1974 World Lacrosse Championship

Tournament details
- Host country: Australia
- Venue(s): Olympic Park Stadium, Melbourne
- Dates: 30 June - 4 July
- Teams: 4

Final positions
- Champions: United States (2nd title)

Tournament statistics
- Games played: 6

Awards
- MVP: Jack Thomas

= 1974 World Lacrosse Championship =

The 1974 World Lacrosse Championship was an international lacrosse tournament played at Olympic Park Stadium in Melbourne, Australia, from 30 June to 4 July 1974. It was the second World Lacrosse Championship with the first being played seven years prior.

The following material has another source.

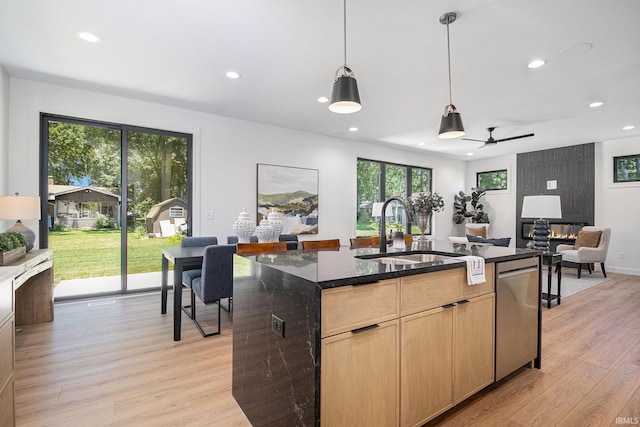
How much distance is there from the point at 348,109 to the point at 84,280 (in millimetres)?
4187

Four teams played in the 1974 championships with the United States taking out the round robin tournament defeating the other three teams that was competing in the tournament.

==Results==

| Team 1 | Score | Team 2 |
|---|---|---|
| Canada | 18–14 | Australia |
| United States | 24–10 | England |
| United States | 26–15 | Canada |
| Australia | 15–3 | England |
| United States | 20–14 | Australia |
| England | 19–11 | Canada |

==Final standings==

| Pos | Team | Pld | W | L | GF | GA | GD | Pts |
|---|---|---|---|---|---|---|---|---|
| 1st place, gold medalist(s) | United States | 3 | 3 | 0 | 70 | 39 | +31 | 6 |
| =2 | Australia | 3 | 1 | 2 | 43 | 41 | +2 | 2 |
| =2 | Canada | 3 | 1 | 2 | 44 | 59 | −15 | 2 |
| =2 | England | 3 | 1 | 2 | 32 | 50 | −18 | 2 |

==Awards==
The International Lacrosse Federation awarded the Ray Kinderman Trophy to the Best and Fairest Player at the conclusion of the championship.